Johnny Winter’s Revenge

Several years ago, I saw what was arguably the most bizarre concert lineup this side of something that was shown back in the day by NBC on a Friday night, when it figured it would cash in more on people interested in music than Doc Severinsin and the Tonight Orchestra could provide. This arena event had Three Dog Night as its headline. (Unfortunately, the guy who had the car wanted to see them, so I couldn’t leave.) The opening acts were Johnny Winter and Rod Stewart. Realize that this was Rod when he still, well, rocked and wasn’t in a rocking chair. It was just after he’d left the Faces. The Rod Stewart Album was fresh. (An album that has what is arguably one of the best covers of all time: a version of “Street Fighting Man.”)


Anyway, Johnny Winter, the Mississippi-born player of solid Texas blues-rock, the albino axe-wielder who can get sounds out of his instrument that would make a black cat howl and turn tail, was certainly a revelation. “Good Morning Little School Girl,” indeed. Make it moan.

For whatever reason (perhaps poor lifestyle choices), Winter passed. Faded. (And I’ll forebear making any pigment issues.) Stevie Ray Vaughan possibly became his heir.

But for the most part, the type of music that Winter played is now back in the places where he’d undoubtedly played his dues [sic], bars, the kinds of places where the stale smell of beer and burned cigarette filters remain like a miasmic presence. If you’re lucky, they don’t have a pool table there. If you’re luckier, there aren’t a bunch of soot-streaked citronella candles on the tabletops. And you’ve really hit it big if the floor of the john doesn’t have ½” of overflow.

It is in a place that gave me two out of three (it has a pool table; you can guess the other two) that I happened to catch a band that is hustling it like a retired tool-and-die worker at the slots in the Greektown Casino, The Scratchez. Maybe it was the consequence of too many bad draft beers that left me feeling the next day that I’d been a practice dummy for a stuntman in an Arnold Schwarzenegger film, but I’ll be damned if that quintet didn’t sound exactly like Johnny Winter. Sure, consisting of a lead, bass and drums there wasn’t the sort of hot give-and-take that Winter had with Rick Derringer, but those guys were hotter than the shitty jalapeno poppers that was the special of the night at the bar. (Which brings to mind that Winter and Derringer had done great cover version of a Stones tune, in their case, “Jumpin’ Jack Flash.” Is there a pattern here, or what?)
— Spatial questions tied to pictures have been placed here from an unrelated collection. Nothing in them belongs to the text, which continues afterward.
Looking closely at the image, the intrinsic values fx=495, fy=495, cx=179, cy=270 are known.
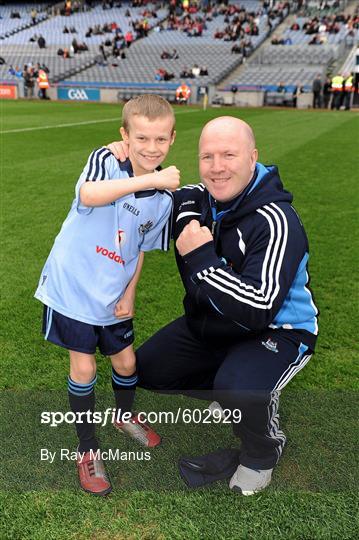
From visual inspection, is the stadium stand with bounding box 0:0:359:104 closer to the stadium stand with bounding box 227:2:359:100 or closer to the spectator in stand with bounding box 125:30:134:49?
the stadium stand with bounding box 227:2:359:100

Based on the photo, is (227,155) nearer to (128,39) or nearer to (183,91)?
(183,91)

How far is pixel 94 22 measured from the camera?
4441cm

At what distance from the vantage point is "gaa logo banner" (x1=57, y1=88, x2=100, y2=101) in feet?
99.9

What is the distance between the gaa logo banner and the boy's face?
1199 inches

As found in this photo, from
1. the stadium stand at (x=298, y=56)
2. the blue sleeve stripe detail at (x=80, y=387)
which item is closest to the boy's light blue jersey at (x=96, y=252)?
the blue sleeve stripe detail at (x=80, y=387)

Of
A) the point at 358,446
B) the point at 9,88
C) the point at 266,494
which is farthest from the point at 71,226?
the point at 9,88

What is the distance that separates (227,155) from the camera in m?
2.04

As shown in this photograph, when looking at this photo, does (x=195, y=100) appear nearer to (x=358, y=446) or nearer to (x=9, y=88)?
(x=9, y=88)

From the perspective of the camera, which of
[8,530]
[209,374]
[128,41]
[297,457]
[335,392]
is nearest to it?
[8,530]

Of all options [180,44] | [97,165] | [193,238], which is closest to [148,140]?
[97,165]

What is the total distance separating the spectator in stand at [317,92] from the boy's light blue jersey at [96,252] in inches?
1114

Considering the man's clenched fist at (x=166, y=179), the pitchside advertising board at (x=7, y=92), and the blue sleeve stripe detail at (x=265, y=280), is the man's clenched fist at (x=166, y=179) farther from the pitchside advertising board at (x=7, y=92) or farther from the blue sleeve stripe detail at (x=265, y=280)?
the pitchside advertising board at (x=7, y=92)

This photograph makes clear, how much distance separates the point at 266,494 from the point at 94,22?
160ft

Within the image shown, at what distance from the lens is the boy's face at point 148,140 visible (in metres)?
2.04
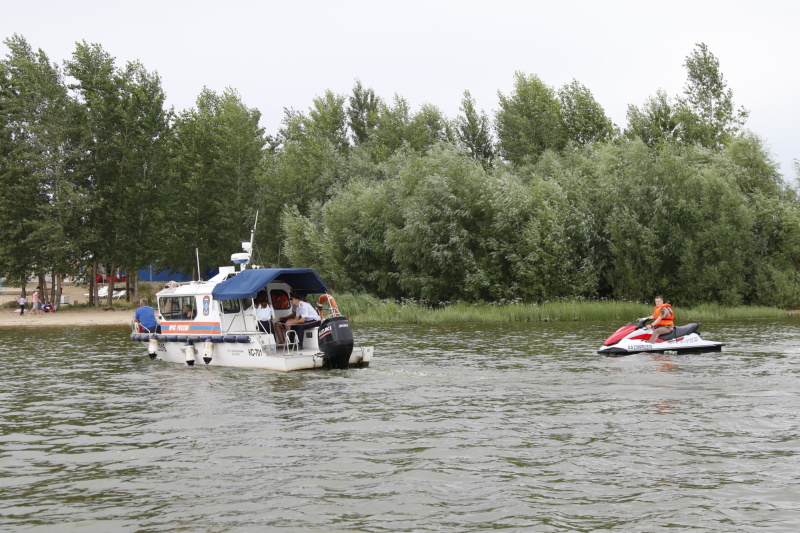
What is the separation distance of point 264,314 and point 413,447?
40.5 feet

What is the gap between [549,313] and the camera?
46.1 meters

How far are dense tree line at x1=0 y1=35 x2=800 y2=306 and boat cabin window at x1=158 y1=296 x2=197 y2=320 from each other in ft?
85.6

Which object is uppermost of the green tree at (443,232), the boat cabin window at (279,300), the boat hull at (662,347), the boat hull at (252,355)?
the green tree at (443,232)

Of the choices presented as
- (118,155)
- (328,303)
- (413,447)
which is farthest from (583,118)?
(413,447)

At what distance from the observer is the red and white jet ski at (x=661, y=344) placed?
27.2 m

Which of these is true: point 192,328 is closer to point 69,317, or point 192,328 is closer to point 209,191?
point 69,317

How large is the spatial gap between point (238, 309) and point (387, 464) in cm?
1411

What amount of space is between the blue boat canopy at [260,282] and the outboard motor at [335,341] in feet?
7.91

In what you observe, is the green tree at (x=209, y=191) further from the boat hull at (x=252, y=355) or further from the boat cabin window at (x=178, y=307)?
the boat hull at (x=252, y=355)

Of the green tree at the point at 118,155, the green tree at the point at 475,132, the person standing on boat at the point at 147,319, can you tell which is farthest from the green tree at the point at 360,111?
the person standing on boat at the point at 147,319

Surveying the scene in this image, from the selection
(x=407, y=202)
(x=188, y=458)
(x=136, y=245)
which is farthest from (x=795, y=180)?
(x=188, y=458)

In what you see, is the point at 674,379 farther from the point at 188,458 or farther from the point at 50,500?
the point at 50,500

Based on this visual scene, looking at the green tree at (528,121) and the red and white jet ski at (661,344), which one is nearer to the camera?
the red and white jet ski at (661,344)

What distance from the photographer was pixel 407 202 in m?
56.0
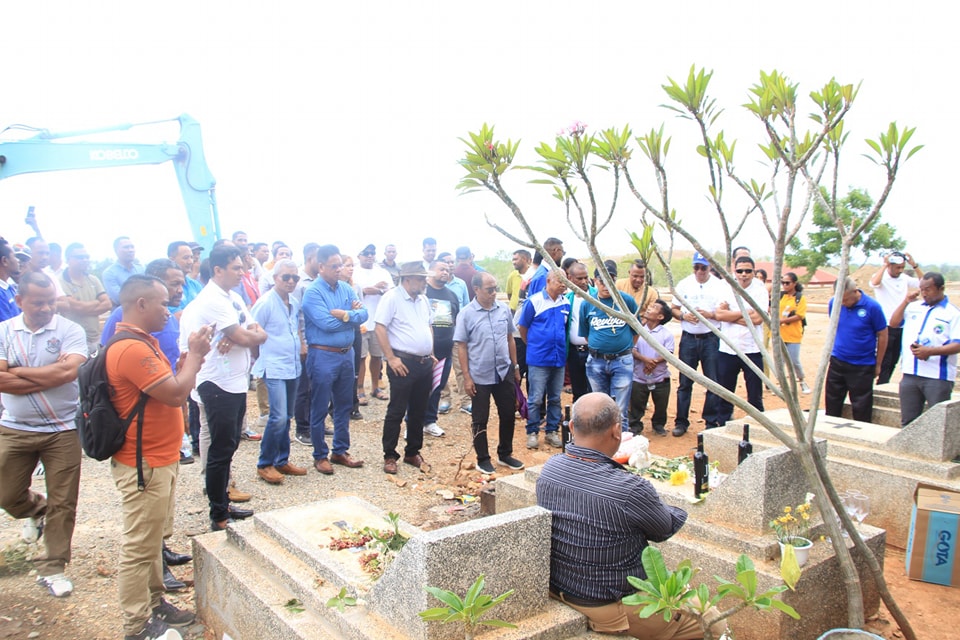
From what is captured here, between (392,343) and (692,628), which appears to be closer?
(692,628)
Not being an ace reporter that evening, I didn’t get down the vitals of the group. Blame it on the Bud. But if you happen to see their name on a bill somewhere and don’t have the scratch to spend a night in Austin, check them out.

Of course, this could all be based on a wishful remembrance: I mean, I really had too much bad beer that night.

8 thoughts on “Johnny Winter’s Revenge”

  1. Actually, “The Rod Stewart Album,” titled “An Old Raincoat Won’t Ever Let You Down” in England, was released in 1969. The Faces didn’t break up until 1975, so if the show was really on the heels of the Faces’ breakup, then “The Rod Stewart Album” was six years old and not “fresh”. Am I obsessing? Did I misspell “obsessing?”

  2. I’ll tell you the best new hot Texas blues style artist that I’ve heard in the last few years, who I think grew up in the same place Johnny Winter also grew up in, and where he developed his style of playing (Beaumont, Texas), is a north Louisiana guitarist named Scott Allen. I’ve seen him several times in different dives in Monroe, and Shreveport, Louisiana and I’ll tell you what that cat can burn the neck off a guitar with Winter and Vaughn type guitar solos.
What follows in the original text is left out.